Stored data
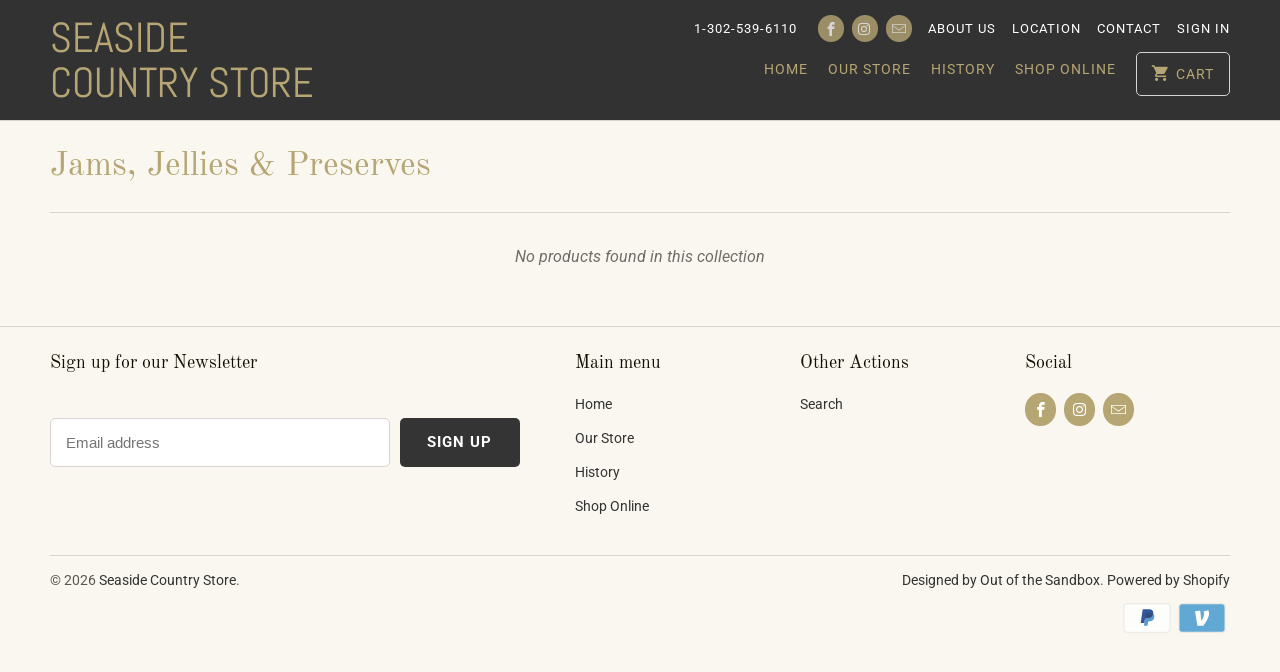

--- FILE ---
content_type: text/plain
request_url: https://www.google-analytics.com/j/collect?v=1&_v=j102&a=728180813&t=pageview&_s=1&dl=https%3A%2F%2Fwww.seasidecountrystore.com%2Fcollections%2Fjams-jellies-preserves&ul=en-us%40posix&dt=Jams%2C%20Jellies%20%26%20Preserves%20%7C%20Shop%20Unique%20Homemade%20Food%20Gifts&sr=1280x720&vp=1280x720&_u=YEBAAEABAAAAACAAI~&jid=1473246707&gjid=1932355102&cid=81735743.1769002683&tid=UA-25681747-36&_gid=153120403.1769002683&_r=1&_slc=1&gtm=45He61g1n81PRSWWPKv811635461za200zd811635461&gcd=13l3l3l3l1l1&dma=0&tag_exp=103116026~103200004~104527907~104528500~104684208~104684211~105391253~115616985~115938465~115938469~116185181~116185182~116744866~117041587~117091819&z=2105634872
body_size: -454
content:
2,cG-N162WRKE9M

> _Your instructions_: Pictures don't belong in the copy. Transcribe every record exactly as it appears.

> _Output of the task_:
--- FILE ---
content_type: text/plain
request_url: https://www.google-analytics.com/j/collect?v=1&_v=j102&a=728180813&t=pageview&_s=1&dl=https%3A%2F%2Fwww.seasidecountrystore.com%2Fcollections%2Fjams-jellies-preserves&ul=en-us%40posix&dt=Jams%2C%20Jellies%20%26%20Preserves%20%7C%20Shop%20Unique%20Homemade%20Food%20Gifts&sr=1280x720&vp=1280x720&_u=YEBAAEABAAAAACAAI~&jid=1473246707&gjid=1932355102&cid=81735743.1769002683&tid=UA-25681747-36&_gid=153120403.1769002683&_r=1&_slc=1&gtm=45He61g1n81PRSWWPKv811635461za200zd811635461&gcd=13l3l3l3l1l1&dma=0&tag_exp=103116026~103200004~104527907~104528500~104684208~104684211~105391253~115616985~115938465~115938469~116185181~116185182~116744866~117041587~117091819&z=2105634872
body_size: -454
content:
2,cG-N162WRKE9M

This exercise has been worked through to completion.